ITA with your entire post. Simply suggest alternative suggestions or find another non-food activity that also isn’t some fitness test for her either. I can’t be that hard.
I have been battling my weight. It’s no ones business. Did and do I ocassionally complain, sure, so what. Isn’t that what friends are supposed to do with each other. This year I’ve yet again taken up the good fight and i’ve made more strides than I have in the past. The weight is mine to gain and lose.
I’d be pretty ticked off if a former fatty friend all of sudden thought she was better than me because she has currently won the fight. What a hypocrite I’d call that so called friend.
Post # 11
@gemchick82: I really don’t understand your stance on this. You were in the exact same position and know that you lost friends from them attempting to change you. Is that what you’re willing to do? I really don’t think abandoing her is the solution, nor is motivating/forcing your changes on her.
I recently decided to get healthy and put my fitness and health first. I have a friend who is constantly making excuses, too, and I agree that it’s frustrating. But that’s her business. You know from your own personal experiences that it’s your friends decision to make…no one can get you there but yourself.
As you said, weightloss is a completely personal journey. Hopefully your example will be enough, but otherwise she deserves a loyal friend despite your changes.
Post # 12
I’m fully aware of my past and my weight loss journey. I hated being invited out as inevitably I became the designated driver waiting at the bar for my friends to finish flirting with the hot club guy of the week who kept buying them drinks. I hated not having clothes that fit and the trips to the mall.

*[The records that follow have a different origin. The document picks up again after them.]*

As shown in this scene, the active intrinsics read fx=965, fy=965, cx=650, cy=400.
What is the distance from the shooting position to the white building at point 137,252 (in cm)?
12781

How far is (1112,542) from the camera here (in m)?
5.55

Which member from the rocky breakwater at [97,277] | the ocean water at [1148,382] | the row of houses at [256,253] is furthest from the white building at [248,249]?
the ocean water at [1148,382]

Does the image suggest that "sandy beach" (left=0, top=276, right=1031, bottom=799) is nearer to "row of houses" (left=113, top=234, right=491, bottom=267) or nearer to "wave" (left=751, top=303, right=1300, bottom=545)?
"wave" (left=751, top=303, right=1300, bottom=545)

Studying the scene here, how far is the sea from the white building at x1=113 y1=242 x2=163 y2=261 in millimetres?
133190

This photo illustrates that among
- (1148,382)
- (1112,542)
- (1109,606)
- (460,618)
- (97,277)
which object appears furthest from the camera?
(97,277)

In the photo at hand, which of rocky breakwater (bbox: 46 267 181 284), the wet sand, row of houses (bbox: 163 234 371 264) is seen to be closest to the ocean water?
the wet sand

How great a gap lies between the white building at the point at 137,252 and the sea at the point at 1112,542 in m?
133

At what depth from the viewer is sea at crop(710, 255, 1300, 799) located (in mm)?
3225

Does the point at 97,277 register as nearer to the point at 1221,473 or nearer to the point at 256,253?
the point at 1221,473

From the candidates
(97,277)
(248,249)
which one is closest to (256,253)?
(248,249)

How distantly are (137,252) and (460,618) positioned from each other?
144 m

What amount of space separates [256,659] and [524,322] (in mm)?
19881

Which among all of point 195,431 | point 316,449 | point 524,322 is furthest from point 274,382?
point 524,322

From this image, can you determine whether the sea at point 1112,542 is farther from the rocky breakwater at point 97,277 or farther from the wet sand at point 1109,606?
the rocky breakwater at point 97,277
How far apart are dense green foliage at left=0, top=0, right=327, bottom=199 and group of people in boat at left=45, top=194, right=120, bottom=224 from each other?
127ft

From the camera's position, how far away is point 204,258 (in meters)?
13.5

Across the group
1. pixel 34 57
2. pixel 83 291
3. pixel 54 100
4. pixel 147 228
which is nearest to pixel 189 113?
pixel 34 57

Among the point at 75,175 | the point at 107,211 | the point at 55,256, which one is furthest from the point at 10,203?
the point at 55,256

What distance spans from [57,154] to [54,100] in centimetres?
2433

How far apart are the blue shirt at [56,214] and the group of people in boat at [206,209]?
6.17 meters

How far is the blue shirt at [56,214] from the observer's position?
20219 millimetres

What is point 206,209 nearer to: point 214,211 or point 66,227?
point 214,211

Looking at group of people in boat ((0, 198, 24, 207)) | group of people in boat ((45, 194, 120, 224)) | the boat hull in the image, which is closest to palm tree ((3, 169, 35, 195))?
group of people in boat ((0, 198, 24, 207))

I hated the unflattering pictures that people always took of me. I hated going out on a date with a guy I met at work only for him to tell me four hours later that I’m too fat for him to date. And that doesn’t even begin to touch on the name calling, shaming, and feelings of inadequacy I dealt with from my family who should have loved me regardless of my size.

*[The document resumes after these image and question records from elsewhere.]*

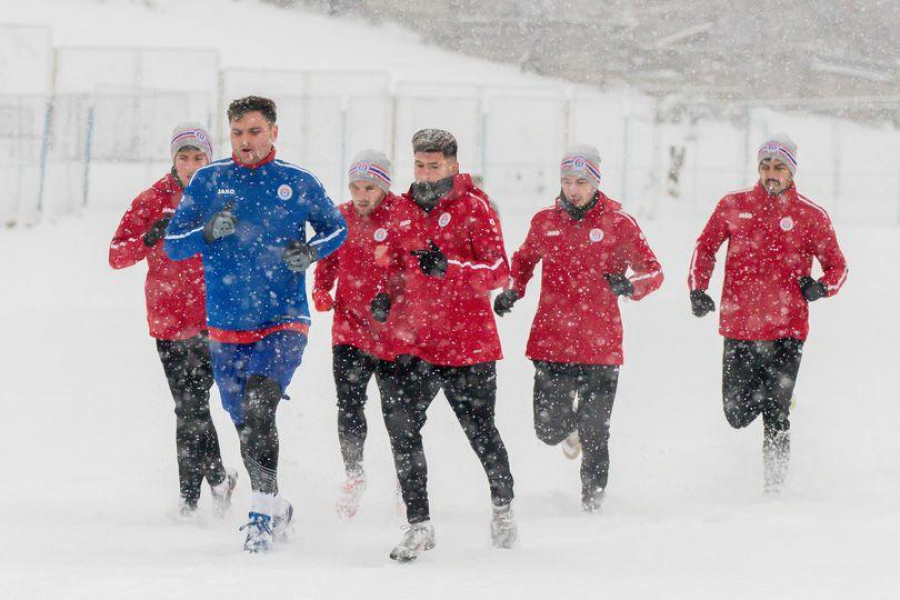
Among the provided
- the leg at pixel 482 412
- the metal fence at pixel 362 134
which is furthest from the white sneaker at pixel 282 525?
the metal fence at pixel 362 134

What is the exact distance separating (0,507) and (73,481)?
2.45 feet

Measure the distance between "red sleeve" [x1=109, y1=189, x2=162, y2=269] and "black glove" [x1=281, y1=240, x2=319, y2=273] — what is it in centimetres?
115

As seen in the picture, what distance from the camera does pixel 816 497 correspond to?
253 inches

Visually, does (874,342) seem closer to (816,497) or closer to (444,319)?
(816,497)

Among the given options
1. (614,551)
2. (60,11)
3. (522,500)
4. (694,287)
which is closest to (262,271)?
(614,551)

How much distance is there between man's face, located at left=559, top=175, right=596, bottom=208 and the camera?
244 inches

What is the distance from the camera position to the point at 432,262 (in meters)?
4.86

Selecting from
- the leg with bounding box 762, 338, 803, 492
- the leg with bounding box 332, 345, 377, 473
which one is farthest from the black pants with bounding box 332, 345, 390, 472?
the leg with bounding box 762, 338, 803, 492

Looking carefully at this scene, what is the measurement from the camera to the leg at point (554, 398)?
6.36 m

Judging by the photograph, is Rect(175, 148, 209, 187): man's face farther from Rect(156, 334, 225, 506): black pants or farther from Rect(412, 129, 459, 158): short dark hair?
Rect(412, 129, 459, 158): short dark hair

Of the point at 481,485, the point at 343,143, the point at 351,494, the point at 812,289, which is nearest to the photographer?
the point at 351,494

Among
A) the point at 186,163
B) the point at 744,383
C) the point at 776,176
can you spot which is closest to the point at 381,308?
the point at 186,163

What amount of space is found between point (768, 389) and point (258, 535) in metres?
3.24

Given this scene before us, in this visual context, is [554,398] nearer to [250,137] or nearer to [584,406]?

So NO, I’m not trying “to do the same thing to her as was done to me” as you said. If anything I’m trying to be extra conscious of her and her feelings while still achieving my goals because I know how hard it is and I know this is her choice.
Post # 13
@gemchick82: Remember what you felt like when you were her. That’s her favorite restaurant, why wouldn’t she want to go there? Isn’t there SOMETHING on the menu you can eat? If really not, be honest. “Sorry BFF, I checked the menu and there is nothing there low cal enough that I can eat today. I’ll go hang with you for a diet pepsi, but then can we hit Subway for a sandwich for me?”
As for activities, what are you trying to do with her? As the former fat friend, you know how embarassing it is to be invited along for stuff you know you just physically can’t do. You don’t want to be huffing and puffing and bringing up the rear. Or turning red on the face and having a freaking heart attack as everyone else is just getting started.
I like to take my dog for a long walk, but if someone invited me for a long hike or a run I’d tell them to pound sand. I’m not making a fool of myself so you can think you’re “helping me.” Going shopping, sightseeing, or on a walking pup crawl are all excellent suggestions. You can have a gin and tonic water every other bar and she can have whatever she wants – at least she’s moving. Don’t be so judgemental – you know all to well that no one can motivate you except yourself once you make up your own mind.
Post # 14
@almostmrsj: by active I’m talking about walking around a lake/beach or strolling through ikea or another big store. I’m not talking about inviting her to the gym or playing soccer.
Post # 15
@almostmrsj: I’d tell them to pound sand. I’m not making a fool of myself so you can think you’re “helping me.”
Post # 16
@gemchick82: Well then she’s probably hip to your game and doesn’t want your sympathy.